:: Task brief ::
Exact repetition of every entry is required.

──────────────────────────────

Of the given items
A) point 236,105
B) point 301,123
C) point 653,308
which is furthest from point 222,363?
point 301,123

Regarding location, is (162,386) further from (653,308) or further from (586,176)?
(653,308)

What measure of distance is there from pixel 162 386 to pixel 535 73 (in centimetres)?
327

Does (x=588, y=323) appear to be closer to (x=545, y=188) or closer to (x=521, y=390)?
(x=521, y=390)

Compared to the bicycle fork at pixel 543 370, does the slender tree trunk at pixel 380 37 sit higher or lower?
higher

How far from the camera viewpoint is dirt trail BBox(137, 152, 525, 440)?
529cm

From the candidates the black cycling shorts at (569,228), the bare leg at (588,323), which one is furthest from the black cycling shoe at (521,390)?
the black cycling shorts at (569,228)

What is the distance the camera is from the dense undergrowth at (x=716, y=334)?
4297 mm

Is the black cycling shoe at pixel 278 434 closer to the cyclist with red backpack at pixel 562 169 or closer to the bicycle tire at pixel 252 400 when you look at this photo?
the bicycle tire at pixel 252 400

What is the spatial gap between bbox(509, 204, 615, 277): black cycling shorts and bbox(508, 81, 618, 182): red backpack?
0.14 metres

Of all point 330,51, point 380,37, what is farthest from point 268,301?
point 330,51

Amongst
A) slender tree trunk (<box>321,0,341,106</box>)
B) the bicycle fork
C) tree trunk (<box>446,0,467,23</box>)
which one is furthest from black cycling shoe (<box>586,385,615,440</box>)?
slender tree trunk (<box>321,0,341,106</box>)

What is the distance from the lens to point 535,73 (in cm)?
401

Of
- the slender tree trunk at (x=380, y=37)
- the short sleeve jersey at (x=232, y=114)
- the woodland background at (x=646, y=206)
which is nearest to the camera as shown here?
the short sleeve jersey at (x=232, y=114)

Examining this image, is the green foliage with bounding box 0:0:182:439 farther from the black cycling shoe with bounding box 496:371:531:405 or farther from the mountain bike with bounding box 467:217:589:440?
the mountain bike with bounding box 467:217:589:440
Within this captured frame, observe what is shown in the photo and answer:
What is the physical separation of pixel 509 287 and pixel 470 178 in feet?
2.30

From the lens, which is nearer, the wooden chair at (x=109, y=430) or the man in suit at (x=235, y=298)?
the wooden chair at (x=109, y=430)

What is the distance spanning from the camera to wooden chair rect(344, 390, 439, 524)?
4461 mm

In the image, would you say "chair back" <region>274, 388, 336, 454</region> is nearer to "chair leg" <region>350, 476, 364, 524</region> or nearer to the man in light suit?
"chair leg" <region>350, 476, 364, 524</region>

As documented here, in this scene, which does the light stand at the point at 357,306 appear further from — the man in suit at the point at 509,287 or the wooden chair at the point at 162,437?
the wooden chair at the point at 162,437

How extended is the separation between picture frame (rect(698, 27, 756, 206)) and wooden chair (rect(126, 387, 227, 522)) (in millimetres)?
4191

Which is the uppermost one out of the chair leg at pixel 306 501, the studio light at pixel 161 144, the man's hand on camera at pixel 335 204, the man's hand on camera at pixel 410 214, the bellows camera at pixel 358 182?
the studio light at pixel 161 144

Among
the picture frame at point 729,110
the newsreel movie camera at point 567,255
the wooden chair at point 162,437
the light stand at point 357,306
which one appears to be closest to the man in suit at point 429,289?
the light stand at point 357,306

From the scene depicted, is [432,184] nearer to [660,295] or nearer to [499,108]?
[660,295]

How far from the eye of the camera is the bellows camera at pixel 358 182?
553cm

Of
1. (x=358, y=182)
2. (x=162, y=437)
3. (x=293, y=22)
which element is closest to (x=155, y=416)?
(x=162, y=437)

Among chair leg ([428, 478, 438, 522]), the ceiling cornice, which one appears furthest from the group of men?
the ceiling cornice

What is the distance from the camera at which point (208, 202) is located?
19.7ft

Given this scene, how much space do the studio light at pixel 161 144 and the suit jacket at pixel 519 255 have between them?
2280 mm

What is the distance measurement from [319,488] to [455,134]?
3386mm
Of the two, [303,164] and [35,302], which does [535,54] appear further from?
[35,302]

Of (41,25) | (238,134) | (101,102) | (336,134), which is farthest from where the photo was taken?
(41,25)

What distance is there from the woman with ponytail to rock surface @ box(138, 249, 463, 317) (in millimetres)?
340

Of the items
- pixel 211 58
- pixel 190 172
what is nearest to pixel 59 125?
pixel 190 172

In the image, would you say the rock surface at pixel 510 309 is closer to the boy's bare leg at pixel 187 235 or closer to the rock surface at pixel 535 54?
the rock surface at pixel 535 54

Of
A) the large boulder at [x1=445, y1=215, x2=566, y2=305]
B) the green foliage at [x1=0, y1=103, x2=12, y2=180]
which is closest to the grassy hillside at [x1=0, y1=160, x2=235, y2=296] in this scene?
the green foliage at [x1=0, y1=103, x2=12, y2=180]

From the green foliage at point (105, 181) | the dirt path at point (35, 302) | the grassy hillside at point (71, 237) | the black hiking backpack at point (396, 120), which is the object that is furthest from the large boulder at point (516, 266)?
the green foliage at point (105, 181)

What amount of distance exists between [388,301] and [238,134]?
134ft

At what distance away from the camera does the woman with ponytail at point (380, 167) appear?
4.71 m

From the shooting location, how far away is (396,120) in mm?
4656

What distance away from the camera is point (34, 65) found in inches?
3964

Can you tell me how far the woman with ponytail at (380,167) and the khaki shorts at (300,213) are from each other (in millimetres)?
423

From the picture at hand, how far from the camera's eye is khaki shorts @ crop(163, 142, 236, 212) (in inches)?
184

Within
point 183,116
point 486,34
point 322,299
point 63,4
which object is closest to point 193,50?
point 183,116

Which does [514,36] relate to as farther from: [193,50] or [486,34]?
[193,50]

──────────────────────────────

:: The answer ::
Of the given items
A) point 236,105
B) point 301,123
C) point 653,308
which is furthest from point 222,363?
point 301,123

Regarding location, is (162,386) further from (653,308) or further from (586,176)?
(653,308)

What measure of distance is there from pixel 162 386 to pixel 535 73 (in centimetres)?
327

Does (x=588, y=323) appear to be closer to (x=545, y=188) or closer to (x=521, y=390)?
(x=521, y=390)

Compared to the bicycle fork at pixel 543 370, does the slender tree trunk at pixel 380 37 sit higher or lower?
higher

How far from the camera viewpoint is dirt trail BBox(137, 152, 525, 440)?
529cm

From the candidates the black cycling shorts at (569,228), the bare leg at (588,323), which one is furthest from the black cycling shoe at (521,390)?
the black cycling shorts at (569,228)

What is the distance the camera is from the dense undergrowth at (x=716, y=334)?
4297 mm

Is the black cycling shoe at pixel 278 434 closer to the cyclist with red backpack at pixel 562 169 or closer to the bicycle tire at pixel 252 400 when you look at this photo?
the bicycle tire at pixel 252 400

What is the spatial gap between bbox(509, 204, 615, 277): black cycling shorts and bbox(508, 81, 618, 182): red backpack?
0.14 metres

Of all point 330,51, point 380,37, what is farthest from point 268,301?
point 330,51

Amongst
A) slender tree trunk (<box>321,0,341,106</box>)
B) the bicycle fork
C) tree trunk (<box>446,0,467,23</box>)
which one is furthest from black cycling shoe (<box>586,385,615,440</box>)?
slender tree trunk (<box>321,0,341,106</box>)

What is the distance from the lens to point 535,73 (in cm)?
401

Of
- the slender tree trunk at (x=380, y=37)
- the short sleeve jersey at (x=232, y=114)
- the woodland background at (x=646, y=206)
which is nearest to the camera as shown here?
the short sleeve jersey at (x=232, y=114)

Examining this image, is the green foliage with bounding box 0:0:182:439 farther from the black cycling shoe with bounding box 496:371:531:405 or farther from the mountain bike with bounding box 467:217:589:440?
the mountain bike with bounding box 467:217:589:440
Within this captured frame, observe what is shown in the photo and answer:
What is the physical separation of pixel 509 287 and pixel 470 178 in feet?
2.30

From the lens, which is nearer, the wooden chair at (x=109, y=430) or the man in suit at (x=235, y=298)?
the wooden chair at (x=109, y=430)

What is the distance spanning from the camera to wooden chair rect(344, 390, 439, 524)?
4461 mm

In the image, would you say "chair back" <region>274, 388, 336, 454</region> is nearer to "chair leg" <region>350, 476, 364, 524</region> or nearer to the man in light suit?
"chair leg" <region>350, 476, 364, 524</region>

As documented here, in this scene, which does the light stand at the point at 357,306 appear further from — the man in suit at the point at 509,287 or the wooden chair at the point at 162,437?
the wooden chair at the point at 162,437

How extended is the separation between picture frame (rect(698, 27, 756, 206)) and wooden chair (rect(126, 387, 227, 522)) (in millimetres)?
4191

Which is the uppermost one out of the chair leg at pixel 306 501, the studio light at pixel 161 144, the man's hand on camera at pixel 335 204, the man's hand on camera at pixel 410 214, the bellows camera at pixel 358 182?
the studio light at pixel 161 144

Among
the picture frame at point 729,110
the newsreel movie camera at point 567,255
the wooden chair at point 162,437
the light stand at point 357,306
which one appears to be closest to the man in suit at point 429,289?
the light stand at point 357,306

From the scene depicted, is [432,184] nearer to [660,295] or nearer to [499,108]?
[660,295]

How far from the eye of the camera is the bellows camera at pixel 358 182?
553cm

Of
1. (x=358, y=182)
2. (x=162, y=437)
3. (x=293, y=22)
which element is closest to (x=155, y=416)?
(x=162, y=437)

Among chair leg ([428, 478, 438, 522]), the ceiling cornice, which one appears furthest from the group of men?
the ceiling cornice

What is the distance from the camera at which point (208, 202) is located?
19.7ft

Given this scene, how much space do the studio light at pixel 161 144 and the suit jacket at pixel 519 255 have between them?
2280 mm

What is the distance measurement from [319,488] to [455,134]?
3386mm
Of the two, [303,164] and [35,302], which does [535,54] appear further from?
[35,302]

Of (41,25) | (238,134) | (101,102) | (336,134), which is farthest from where the photo was taken?
(41,25)

What distance is there from the woman with ponytail to rock surface @ box(138, 249, 463, 317) (in millimetres)?
340

Of the items
- pixel 211 58
- pixel 190 172
what is nearest to pixel 59 125?
pixel 190 172

In the image, would you say the rock surface at pixel 510 309 is closer to the boy's bare leg at pixel 187 235 or closer to the rock surface at pixel 535 54?
the rock surface at pixel 535 54

Of
A) the large boulder at [x1=445, y1=215, x2=566, y2=305]
B) the green foliage at [x1=0, y1=103, x2=12, y2=180]
which is closest to the grassy hillside at [x1=0, y1=160, x2=235, y2=296] in this scene?
the green foliage at [x1=0, y1=103, x2=12, y2=180]

From the green foliage at point (105, 181) | the dirt path at point (35, 302) | the grassy hillside at point (71, 237) | the black hiking backpack at point (396, 120), which is the object that is furthest from the large boulder at point (516, 266)?
the green foliage at point (105, 181)

What amount of distance exists between [388,301] and [238,134]?
134ft

At what distance away from the camera does the woman with ponytail at point (380, 167) appear?
4.71 m

From the shooting location, how far away is (396,120) in mm?
4656

What distance away from the camera is point (34, 65) found in inches?
3964

Can you tell me how far the woman with ponytail at (380,167) and the khaki shorts at (300,213) are from each other (in millimetres)?
423

From the picture at hand, how far from the camera's eye is khaki shorts @ crop(163, 142, 236, 212) (in inches)?
184

Within
point 183,116
point 486,34
point 322,299
point 63,4
which object is closest to point 193,50?
point 183,116

Which does [514,36] relate to as farther from: [193,50] or [486,34]?
[193,50]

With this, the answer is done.